DNA unwinding by Mcm4/6/7 is inhibited by the GC-rich sequences on the duplex segment
Our results indicate that thymine-rich single-stranded DNA is required for initial loading and activation of the Mcm helicase. However, it is not known whether thymine sequences are required for processive unwinding of duplex DNA. Therefore, we have examined whether the nucleotide composition of the duplex region affects its unwinding activity. To address this issue, we constructed a series of T-tailed Y-fork structures (T-fork) containing various sequences in the duplex segment. They carried varied contents of cytosine residues on the 3′-tail strand. In gel shift assays, Mcm4/6/7 bound to these Y-fork substrates with identical affinity (Figure 8A), consistent with the notion that the Mcm4/6/7 binds to single-stranded tails. However, in DNA helicase assays, T-fork/(C:G)49 was hardly displaced by Mcm4/6/7, but was readily displaced by SV40 T-antigen DNA helicase (Figure 8B). When thymine or adenine is inserted as every third nucleotide (repeats of CCT or CCA), the extent of unwinding increased (T-fork/(CCT:GGA)16 and T-fork/(CCA:GGT)16). The efficiency of unwinding is roughly correlated with the content of GC pairs in the duplex segment [T-fork/(CCAA:GGTT)12, T-fork/(CCTT:GGAA)12, T-fork/(CAAA:GTTT)12 and T-fork/(CTTT:GAAA)12; Figure 8B]. It appears that the duplex segment containing <50% GC pairs is efficiently unwound (Figure 8C).
We next examined the effect of GC-rich segments on a partial heteroduplex DNA on a single-stranded circular DNA. We have constructed two sets of 5′-tailed partial heteroduplex DNA substrates containing duplex regions of variable lengths; one on M13mp18 vector and the other on M13mp19 containing a 66 nt long G-rich segment downstream of the hybridizing oligonucleotide. We found that the Mcm4/6/7 helicase can displace duplex DNA up to 350 nt long on its own on the former substrate (Figure 8D, left), consistent with previous results (13). In contrast, displacement was inhibited over the GC-rich segments on the latter substrate (Figure 8D, right panel), although displacement up to 250 nt in length, albeit at a reduced level, was observed at a high concentration of Mcm4/6/7 complex. This result is consistent with that on Y-fork and indicates that GC-rich duplex segment is inhibitory for unwinding by the Mcm helicase. These results may indicate that the presence of thymine–adenine pairs with a certain frequency in the duplex region may facilitate continuous unwinding by Mcm4/6/7. Alternatively, Mcm4/6/7 is not efficient enough to displace thermodynamically stable GC-base-paired segment.

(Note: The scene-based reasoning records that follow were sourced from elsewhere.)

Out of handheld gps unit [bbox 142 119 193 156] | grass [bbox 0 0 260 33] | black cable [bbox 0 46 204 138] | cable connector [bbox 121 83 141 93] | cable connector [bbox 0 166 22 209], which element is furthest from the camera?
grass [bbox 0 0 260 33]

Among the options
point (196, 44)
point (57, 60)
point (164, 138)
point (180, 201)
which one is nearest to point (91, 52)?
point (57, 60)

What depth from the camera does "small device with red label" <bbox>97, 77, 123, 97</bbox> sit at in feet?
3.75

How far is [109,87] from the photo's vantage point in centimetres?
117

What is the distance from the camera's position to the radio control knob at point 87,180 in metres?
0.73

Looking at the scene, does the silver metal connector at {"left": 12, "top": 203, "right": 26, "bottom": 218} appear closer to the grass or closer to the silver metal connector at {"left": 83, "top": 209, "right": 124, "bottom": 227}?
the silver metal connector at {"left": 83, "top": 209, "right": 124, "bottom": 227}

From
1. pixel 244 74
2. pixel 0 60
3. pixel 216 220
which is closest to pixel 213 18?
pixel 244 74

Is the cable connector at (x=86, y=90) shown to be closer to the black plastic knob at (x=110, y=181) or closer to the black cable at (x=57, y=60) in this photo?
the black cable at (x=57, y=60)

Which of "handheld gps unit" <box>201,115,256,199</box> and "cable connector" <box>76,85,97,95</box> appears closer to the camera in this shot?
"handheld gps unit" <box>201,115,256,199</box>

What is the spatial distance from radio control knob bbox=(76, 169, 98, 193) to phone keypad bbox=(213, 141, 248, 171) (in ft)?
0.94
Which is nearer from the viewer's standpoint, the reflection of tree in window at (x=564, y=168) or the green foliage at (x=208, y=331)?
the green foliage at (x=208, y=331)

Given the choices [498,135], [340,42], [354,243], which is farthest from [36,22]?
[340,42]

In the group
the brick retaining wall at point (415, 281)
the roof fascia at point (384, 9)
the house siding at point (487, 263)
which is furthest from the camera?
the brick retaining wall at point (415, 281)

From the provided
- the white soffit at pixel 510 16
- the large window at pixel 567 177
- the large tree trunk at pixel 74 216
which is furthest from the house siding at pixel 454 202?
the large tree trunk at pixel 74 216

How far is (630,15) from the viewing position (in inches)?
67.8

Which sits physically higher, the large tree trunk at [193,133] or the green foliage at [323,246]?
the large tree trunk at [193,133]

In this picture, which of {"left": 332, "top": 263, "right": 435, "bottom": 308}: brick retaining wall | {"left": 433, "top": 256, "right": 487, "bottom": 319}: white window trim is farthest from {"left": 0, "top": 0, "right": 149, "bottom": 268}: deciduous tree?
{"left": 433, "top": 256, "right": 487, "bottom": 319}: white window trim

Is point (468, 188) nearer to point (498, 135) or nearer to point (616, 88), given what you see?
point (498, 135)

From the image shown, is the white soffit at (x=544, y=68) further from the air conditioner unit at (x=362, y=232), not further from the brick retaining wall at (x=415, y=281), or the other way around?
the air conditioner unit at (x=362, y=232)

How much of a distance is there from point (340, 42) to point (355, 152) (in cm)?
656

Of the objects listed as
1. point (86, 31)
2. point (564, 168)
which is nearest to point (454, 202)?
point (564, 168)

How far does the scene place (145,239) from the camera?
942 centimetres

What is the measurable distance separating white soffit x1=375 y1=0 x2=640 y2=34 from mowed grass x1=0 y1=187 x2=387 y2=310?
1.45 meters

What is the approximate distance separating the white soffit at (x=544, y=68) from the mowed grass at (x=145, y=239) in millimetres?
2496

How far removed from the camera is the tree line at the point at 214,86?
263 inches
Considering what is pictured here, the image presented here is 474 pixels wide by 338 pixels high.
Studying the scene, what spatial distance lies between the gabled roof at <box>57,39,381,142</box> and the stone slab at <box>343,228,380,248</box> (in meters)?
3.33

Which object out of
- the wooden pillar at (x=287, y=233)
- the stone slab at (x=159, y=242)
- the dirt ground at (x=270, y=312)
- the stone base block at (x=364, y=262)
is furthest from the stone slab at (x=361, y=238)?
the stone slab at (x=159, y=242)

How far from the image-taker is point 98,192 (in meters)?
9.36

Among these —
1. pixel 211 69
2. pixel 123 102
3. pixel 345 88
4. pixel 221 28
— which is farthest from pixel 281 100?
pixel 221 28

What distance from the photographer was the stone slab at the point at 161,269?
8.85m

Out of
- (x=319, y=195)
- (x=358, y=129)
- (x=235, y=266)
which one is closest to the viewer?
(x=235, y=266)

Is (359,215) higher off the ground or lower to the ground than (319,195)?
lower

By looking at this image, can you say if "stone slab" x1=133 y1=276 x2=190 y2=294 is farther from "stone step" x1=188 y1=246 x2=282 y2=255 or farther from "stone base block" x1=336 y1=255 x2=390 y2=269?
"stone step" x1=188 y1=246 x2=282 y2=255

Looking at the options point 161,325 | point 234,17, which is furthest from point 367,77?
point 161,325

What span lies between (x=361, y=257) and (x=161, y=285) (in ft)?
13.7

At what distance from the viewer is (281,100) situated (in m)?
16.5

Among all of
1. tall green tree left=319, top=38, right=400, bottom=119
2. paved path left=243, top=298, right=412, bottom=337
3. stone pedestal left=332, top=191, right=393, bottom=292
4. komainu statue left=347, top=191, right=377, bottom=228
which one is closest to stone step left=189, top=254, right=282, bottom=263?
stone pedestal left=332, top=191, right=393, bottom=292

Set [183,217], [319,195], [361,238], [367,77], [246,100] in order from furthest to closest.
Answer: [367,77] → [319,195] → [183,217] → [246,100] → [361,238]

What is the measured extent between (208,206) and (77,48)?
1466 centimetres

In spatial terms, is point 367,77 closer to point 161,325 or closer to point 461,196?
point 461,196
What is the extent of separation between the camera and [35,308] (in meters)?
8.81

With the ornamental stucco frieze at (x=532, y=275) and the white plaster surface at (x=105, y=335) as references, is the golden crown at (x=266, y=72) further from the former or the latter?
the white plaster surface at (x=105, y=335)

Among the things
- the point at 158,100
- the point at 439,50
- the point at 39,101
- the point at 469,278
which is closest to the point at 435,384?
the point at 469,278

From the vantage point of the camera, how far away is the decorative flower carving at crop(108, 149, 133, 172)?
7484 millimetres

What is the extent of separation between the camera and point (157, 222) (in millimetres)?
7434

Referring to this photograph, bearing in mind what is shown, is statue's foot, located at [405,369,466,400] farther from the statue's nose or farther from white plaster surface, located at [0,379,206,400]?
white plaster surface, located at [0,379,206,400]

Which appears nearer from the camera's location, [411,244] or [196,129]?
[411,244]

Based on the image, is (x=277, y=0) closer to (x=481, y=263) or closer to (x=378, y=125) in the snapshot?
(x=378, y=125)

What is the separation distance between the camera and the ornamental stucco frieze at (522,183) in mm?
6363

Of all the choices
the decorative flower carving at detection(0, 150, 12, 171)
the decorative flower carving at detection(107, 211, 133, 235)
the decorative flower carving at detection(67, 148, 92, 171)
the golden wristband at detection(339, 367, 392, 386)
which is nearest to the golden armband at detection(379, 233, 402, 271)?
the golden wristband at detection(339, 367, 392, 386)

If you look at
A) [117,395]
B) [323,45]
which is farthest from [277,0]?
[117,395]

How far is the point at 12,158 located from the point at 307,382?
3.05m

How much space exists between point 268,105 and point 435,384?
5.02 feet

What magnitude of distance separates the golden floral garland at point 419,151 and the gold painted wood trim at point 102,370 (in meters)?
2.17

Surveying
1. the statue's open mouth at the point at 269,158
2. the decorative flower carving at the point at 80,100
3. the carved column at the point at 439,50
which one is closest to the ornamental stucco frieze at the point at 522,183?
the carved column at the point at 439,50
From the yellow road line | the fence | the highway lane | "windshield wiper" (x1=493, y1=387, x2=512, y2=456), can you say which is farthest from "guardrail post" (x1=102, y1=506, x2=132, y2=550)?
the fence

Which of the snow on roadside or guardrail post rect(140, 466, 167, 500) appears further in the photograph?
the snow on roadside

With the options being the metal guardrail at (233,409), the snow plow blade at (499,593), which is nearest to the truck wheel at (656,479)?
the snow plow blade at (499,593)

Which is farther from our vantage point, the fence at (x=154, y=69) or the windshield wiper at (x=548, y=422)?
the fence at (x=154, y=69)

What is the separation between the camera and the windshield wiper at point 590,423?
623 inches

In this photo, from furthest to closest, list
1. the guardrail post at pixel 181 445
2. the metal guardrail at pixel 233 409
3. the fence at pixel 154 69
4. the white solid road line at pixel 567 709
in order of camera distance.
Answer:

In order to distinguish these two possibilities, we designed a new T-fork substrate containing inosine (I) residue instead of guanosine residue. The thermal stability of the I:C base pair is lower than that of the G:C base pair in duplex DNA due to loss of one hydrogen bond and is even lower than A:T base pair (31). We constructed the T-tailed fork substrates containing the (GCC:CGG)10, (GCC:CIG)10 or (GAA:CTT)10 duplex DNA segment (Figure 8E). Mcm4/6/7 hardly displaced the 31 nt long duplex of GCC:CGG repeats, whereas the T-fork/(GAA:CTT)10 was displaced efficiently, as described above. T-fork/(GCC:CIG)10 was displaced with efficiency much greater than that of T-fork/(GCC:CGG)10, indicating that the thermostability of the duplex segment, not the lack of AT base pair, is responsible for inability of Mcm4/6/7 to displace the duplex.